The blurb I have to say is rather well done. The comparisons used sharply contrasts the different aims of the two main characters in the story. There is also a short introduction of the two, which give the reader a basic idea of what is going on without spilling too many beans about the plot.


Plot/Character

The opening seems decent enough with your typical aeroplane scene, Though I love the character of the wise, kind granny Her wisdom and experience is shown by when she said "most of the planes that I've boarded would hit turbulence just about now" suggesting that she's ridden planes before. There's also an air of mystery surrounding Ximena, as why she is on the plane is unclear. I would love to see the granny return in some later chapter be it as an ally or enemy.

She also serves as a point of contrast: the wise old sage vs Nicah the clueless youngster. Ximena falls asleep easily while Nicah struggles to do so.

During the flashback of her phone call with her mother, her reaction to her dad's death seems natural as she appears to be in disbelief and won't accept the cold, harsh reality of the situation.

The stereotypical cabin announcement also adds realism, making the story more relatable and believable.  However, normally, the word "deplaning" wouldn't be used. I would recommend simply omitting it.

Chapter 2:

This chapter also starts off with a stereotypical scene, this time at the airport. Adding to the whole cliche-ness, you have your average muscular, emotionless butler/bodyguard/chauffeur wearing sunglasses and donning a  black suit.

I find it rather humorous how Nicah tries to make small talk with Michael but he just shuts her down.

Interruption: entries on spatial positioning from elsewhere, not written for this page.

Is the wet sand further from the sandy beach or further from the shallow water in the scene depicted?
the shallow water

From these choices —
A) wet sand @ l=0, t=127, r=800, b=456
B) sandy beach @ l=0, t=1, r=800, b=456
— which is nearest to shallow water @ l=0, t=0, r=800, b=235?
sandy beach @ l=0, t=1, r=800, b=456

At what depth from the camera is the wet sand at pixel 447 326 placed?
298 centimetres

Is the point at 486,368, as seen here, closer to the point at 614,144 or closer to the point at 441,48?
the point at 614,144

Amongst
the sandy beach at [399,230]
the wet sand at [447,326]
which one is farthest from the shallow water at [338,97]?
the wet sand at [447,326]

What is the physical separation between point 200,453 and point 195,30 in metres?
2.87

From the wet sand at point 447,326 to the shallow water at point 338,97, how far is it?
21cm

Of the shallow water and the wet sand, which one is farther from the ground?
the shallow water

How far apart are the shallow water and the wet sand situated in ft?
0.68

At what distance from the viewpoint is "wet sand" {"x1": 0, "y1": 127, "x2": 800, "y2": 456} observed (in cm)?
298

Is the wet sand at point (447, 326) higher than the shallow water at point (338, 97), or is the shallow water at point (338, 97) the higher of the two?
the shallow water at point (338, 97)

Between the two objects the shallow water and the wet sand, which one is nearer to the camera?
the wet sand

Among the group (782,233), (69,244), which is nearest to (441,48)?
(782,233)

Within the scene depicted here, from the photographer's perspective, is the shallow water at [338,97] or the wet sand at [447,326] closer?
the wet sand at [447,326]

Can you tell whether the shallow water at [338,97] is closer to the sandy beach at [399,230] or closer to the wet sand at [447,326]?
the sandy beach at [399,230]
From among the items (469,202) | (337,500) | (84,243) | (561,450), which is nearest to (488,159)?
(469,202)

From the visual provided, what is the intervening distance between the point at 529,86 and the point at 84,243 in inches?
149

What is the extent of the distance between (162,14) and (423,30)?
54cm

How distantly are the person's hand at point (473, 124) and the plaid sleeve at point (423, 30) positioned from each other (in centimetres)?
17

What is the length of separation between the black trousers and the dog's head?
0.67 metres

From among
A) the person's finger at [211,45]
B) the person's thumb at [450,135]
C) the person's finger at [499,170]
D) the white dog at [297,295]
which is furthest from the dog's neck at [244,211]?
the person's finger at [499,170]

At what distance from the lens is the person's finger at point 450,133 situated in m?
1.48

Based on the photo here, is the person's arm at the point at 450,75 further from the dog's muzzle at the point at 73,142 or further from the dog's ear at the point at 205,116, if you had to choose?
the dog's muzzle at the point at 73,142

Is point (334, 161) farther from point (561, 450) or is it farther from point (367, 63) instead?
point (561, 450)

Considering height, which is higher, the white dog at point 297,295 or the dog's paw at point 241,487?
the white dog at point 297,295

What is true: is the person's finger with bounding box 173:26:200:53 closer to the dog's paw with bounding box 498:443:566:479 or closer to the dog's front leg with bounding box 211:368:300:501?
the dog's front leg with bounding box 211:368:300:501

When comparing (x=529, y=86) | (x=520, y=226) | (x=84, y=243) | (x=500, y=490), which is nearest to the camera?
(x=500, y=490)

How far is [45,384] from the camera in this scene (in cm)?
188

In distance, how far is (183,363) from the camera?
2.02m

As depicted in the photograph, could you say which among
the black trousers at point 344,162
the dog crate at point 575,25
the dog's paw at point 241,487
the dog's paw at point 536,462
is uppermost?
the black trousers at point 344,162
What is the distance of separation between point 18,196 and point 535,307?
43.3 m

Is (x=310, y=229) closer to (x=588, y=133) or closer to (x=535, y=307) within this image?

There is also a little light shed on Michael's backstory.

Chapter 3:

Micahel is still rather mysterious in this chapter and perhaps his backstory will be explored further in the near future.

I love the weird and unexpected telephone call that Nicah got in the flashback, which thickens the plot. This also makes her father look more eccentric by the minute.

This chapter ends off with many unanswered questions and I love it due to this, as it makes the readers want to continue.

Chapter 4

Though Michael promised that some of the questions from the last chapter will be answered in this one, her father's motives still remain unclear, which is what I expected. By also keeping Michael in the dark, you have a valid reason as to why some pieces of the puzzle are still missing.

Responsibilities are also shoved onto Nicah and she has to make do, though she is still in denial.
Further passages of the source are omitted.